Beautiful ocean views at Novo Sancti Petri (credit Andalucian Tourism Office)

The Mar Y Pinos is a course of two completely different halves.

The front nine is open and winds around lakes before brushing with the coast at the dramatic 6th.

The back nine turns inland and weaves through alleys of pines that look like upturned broccoli.

Despite the busy traffic, the Novo courses remain in good shape and organized starters ensure an even pace of play.

Gastronomy: Famous sherry, sea urchins and bull’s tails
Cadiz is also renowned for its gastronomy.

Jerez Sherry in store - photo Andalucian Tourism Office

Local favourites include the tender white fish caught off the Rota coast, bulls tails and sea urchins stuffed with fish paste; all best washed down with a glass of dry Jerez Sherry.

Away from golf, visitors can enjoy Cadiz’s “Route of the White Villages,” taking in white -washed castles, churches and villages; or watch bullfighting on the “Route of the Toro” (Bull).

Route of the White Villages, Andalucia

Any trip to Cadiz is incomplete without visits to a Bodega ( winery), where the regions Sherry and Brandy is produced, and the Royal School of Equestrian Art in Jerez; where you can marvel at the energetic parade of the white horses.

Grab the bull by the horns, pack the clubs and head for Andalucia.
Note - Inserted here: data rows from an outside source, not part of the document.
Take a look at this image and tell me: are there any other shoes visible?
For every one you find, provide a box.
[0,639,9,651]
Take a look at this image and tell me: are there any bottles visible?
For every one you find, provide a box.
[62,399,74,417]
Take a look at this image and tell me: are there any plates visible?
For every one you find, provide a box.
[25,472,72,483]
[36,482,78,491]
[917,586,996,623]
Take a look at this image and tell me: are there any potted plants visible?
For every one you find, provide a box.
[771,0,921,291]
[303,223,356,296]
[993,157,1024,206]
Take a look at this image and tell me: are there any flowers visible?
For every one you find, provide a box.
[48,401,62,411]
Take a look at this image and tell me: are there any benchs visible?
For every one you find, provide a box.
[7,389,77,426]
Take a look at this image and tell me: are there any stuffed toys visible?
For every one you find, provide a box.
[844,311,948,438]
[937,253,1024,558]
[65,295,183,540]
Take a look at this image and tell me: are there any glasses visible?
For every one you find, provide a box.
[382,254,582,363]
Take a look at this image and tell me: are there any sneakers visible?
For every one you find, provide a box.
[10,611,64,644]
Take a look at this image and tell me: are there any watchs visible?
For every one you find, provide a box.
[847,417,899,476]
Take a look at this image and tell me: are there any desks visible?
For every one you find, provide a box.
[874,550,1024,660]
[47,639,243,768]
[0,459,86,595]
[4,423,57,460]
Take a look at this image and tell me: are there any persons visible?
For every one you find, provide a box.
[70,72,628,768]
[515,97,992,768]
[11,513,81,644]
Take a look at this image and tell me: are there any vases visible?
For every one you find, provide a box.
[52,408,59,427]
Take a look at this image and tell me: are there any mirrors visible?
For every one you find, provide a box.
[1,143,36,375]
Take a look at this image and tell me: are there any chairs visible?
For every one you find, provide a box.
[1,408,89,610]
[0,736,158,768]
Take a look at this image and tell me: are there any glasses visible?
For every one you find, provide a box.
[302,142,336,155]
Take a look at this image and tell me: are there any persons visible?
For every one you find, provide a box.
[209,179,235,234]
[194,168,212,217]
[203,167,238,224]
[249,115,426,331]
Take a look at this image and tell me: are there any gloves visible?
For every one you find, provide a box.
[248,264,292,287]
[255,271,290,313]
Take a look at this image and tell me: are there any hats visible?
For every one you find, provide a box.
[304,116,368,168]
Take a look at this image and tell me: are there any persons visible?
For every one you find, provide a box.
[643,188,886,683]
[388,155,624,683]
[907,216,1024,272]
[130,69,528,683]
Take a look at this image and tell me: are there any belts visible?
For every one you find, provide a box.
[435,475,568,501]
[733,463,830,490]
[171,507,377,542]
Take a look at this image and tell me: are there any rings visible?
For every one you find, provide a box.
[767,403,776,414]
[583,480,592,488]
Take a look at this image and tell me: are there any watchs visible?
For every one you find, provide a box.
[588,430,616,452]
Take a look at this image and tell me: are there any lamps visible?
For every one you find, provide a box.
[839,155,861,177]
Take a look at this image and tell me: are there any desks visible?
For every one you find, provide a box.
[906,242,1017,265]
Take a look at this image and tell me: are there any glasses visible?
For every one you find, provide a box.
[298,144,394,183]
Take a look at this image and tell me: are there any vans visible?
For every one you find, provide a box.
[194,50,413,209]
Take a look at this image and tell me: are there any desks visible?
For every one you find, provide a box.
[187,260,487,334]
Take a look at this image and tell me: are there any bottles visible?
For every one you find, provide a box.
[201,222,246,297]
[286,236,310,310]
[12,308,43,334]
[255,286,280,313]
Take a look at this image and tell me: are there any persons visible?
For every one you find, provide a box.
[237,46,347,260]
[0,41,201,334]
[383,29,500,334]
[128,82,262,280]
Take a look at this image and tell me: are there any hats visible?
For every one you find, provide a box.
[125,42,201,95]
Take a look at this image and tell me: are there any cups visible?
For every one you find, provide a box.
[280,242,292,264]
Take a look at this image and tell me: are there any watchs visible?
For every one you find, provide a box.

Grab the bull by the horns in Andalucia - Credit ATO


Montecastillo Hotel and Golf Resort

Sherry Golf Jerez

Costa Ballena GC

Golf El Puerto

Golf Novo Sancti Petri



Montecastillo Hotel and Golf Resort
Luxury five-star resort in the hills near the Jerez Formula One circuit and close to historic Jerez.

Hotel Monasterio
An 18th century converted monastery turned four-star hotel in the historic centre of El Puerto de Santa Maria.

Iberostar Andalucia Playa
Four-star hotel situated on the Playa Barrosa beach next to Golf Novo Sancti Petri.

A visit to Cadiz is a must when in Andalucia. This port city is the oldest continually inhabited city in Spain and is situated on a narrow slice of land surrounded by the sea.

An inexpensive and interesting day can be spent wandering the city’s numerous parks where exotic plants flourish. Some of the giant trees on view were supposedly brought to Cadiz by Columbus following his voyages to the New World.

In Jerez, the Royal Andalusian School of Equestrian Art is one of the most popular visitor attractions in all of Spain. The famous Andalusian horses are trained here. You can tour the school and watch demonstrations of the classic Spanish tradition of horsemanship. Check its website for timings.

Jerez is also home to the traditional Sherry cellars, known as Bodega’s, and tasting sessions are both educational and fun. Finally, with over 3200 hours of sunlight per year, a visit to the beach is a must. The La Playa de la Caleta (Caleta Beach) is one of the most popular beaches in Cadiz and is framed by two castles, Santa Catalina and San Sebastian.

Warm temperate climate ranging from 14 to 20 degrees celsius in Winter and an average of 22 degrees celsius in Summer.